There's also a guerilla group that fills potholes in Seattle.

------
duxup
Not far from me there was an indication to take an exit to get to another
highway... but then no indication that you have to exit again to get to that
highway. It was a sort of "go here to get there and then you're on your own"
sort of sign.

I thought about doing something similar, but only as an amusing thought.

Fortunately they fixed the sign a few months later and gave extra indications
where you needed to go.

------
codazoda
I dunno if this story is authentic...

In high school, a teacher told me about an artist who was applying for a job.
The application required three pieces of art. The artist included two pieces
of art and a note explaining that the third piece was the postage stamp drawn
on the front.

------
triyambakam
These are the best kind of hacks. And it makes me think about the high
barriers that end up around fixing things like this. If he had tried to make
an appeal to get it fixed through official channels, how long would it have
taken? Would it have been fixed?

------
y-c-o-m-b
I've fantasized about doing this very thing for years!

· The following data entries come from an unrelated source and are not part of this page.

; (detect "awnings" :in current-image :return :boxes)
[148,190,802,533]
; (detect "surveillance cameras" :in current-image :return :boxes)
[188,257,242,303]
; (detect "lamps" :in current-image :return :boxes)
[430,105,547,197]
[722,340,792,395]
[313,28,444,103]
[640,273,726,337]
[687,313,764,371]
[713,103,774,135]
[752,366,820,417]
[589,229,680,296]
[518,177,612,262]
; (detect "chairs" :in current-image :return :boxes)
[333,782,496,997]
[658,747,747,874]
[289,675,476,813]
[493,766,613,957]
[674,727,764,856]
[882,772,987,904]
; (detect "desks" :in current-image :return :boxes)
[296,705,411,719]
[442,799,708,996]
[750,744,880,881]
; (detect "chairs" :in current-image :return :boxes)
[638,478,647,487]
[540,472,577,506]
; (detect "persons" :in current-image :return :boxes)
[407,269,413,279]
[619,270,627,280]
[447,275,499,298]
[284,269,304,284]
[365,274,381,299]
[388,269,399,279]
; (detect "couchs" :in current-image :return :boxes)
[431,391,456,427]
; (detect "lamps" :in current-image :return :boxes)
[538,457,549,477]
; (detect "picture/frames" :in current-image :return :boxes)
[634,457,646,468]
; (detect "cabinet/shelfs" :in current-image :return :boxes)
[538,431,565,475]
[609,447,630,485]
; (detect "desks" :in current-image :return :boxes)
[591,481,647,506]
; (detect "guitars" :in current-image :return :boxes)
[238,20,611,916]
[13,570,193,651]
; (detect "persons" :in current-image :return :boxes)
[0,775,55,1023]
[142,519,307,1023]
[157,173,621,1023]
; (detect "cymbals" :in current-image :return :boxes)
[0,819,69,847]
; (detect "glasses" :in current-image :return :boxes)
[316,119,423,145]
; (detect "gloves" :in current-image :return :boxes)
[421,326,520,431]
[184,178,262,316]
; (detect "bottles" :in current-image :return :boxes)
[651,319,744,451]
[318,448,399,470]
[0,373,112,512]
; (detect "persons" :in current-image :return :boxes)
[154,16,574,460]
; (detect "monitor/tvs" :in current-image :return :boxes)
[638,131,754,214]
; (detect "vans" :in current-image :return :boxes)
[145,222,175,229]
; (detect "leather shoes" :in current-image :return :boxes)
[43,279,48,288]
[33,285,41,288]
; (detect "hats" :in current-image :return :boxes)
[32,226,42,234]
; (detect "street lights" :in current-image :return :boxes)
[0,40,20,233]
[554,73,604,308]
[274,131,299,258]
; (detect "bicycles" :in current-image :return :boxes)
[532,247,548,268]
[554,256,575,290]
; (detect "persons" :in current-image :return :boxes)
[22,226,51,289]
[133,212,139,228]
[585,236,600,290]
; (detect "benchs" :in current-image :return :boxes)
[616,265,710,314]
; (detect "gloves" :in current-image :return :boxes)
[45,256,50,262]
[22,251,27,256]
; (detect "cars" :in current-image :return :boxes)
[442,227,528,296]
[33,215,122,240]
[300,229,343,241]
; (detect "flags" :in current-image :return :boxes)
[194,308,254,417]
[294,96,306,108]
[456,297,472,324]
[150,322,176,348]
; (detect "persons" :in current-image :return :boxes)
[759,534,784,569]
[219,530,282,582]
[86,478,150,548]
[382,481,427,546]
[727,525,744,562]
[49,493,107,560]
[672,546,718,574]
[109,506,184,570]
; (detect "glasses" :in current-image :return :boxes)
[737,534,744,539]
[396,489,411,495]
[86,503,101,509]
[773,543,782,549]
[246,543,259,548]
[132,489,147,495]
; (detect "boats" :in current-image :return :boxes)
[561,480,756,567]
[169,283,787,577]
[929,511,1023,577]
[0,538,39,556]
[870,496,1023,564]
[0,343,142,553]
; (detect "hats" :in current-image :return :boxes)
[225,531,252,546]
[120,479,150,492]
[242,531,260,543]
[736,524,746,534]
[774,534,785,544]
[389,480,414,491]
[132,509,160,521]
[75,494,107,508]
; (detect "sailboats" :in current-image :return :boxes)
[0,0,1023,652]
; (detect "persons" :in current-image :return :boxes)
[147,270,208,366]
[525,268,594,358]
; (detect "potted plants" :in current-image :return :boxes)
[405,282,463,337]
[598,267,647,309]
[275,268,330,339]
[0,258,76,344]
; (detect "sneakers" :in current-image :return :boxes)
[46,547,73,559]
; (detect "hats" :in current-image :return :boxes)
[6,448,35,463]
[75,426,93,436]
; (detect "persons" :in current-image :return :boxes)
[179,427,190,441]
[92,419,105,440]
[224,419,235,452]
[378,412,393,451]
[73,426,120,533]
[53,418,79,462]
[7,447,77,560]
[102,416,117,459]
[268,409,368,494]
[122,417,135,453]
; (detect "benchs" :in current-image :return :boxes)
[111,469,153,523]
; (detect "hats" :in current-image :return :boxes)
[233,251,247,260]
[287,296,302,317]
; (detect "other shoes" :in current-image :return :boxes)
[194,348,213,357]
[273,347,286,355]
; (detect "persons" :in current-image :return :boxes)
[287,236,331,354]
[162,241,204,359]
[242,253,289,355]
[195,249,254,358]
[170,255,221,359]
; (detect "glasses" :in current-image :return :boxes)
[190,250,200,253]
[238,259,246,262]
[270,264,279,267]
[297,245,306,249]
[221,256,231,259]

There's a location here in Oregon that fails to tell motorists of a major
traffic merge coming. If you miss the merge, you exit the freeway. Granted
it's not difficult to get back on, but there's no way to know this in advance.
Prior to the pandemic - at _minimum_ once a month - there would be a traffic
incident here because people don't get any warning this merge is coming up so
make drastic changes at the last second.

Here's the location on street view. Notice there's nothing indicating a merge
is coming on the far right lane:
[https://www.google.com/maps/@45.3709178,-122.7485804,3a,75y,...](https://www.google.com/maps/@45.3709178,-122.7485804,3a,75y,264.53h,84.9t/data=!3m6!1e1!3m4!1sF7hEjMeKbyFey8qK-
gSq5g!2e0!7i16384!8i8192)

Once you enter the turn to go right, still no indication of an upcoming merge:
[https://www.google.com/maps/@45.3703302,-122.7526115,3a,75y,...](https://www.google.com/maps/@45.3703302,-122.7526115,3a,75y,316.55h,83.31t/data=!3m6!1e1!3m4!1s9VrfwE5_IfPwIRE3Mijofg!2e0!7i16384!8i8192)

Here's the merge, but notice that it's not until further ahead that you're now
being notified the far right lane is an exit lane:
[https://www.google.com/maps/@45.37444,-122.7554676,3a,75y,13...](https://www.google.com/maps/@45.37444,-122.7554676,3a,75y,13.91h,65.91t/data=!3m6!1e1!3m4!1s91DvBwi8GWQF4vluqkXppA!2e0!7i16384!8i8192)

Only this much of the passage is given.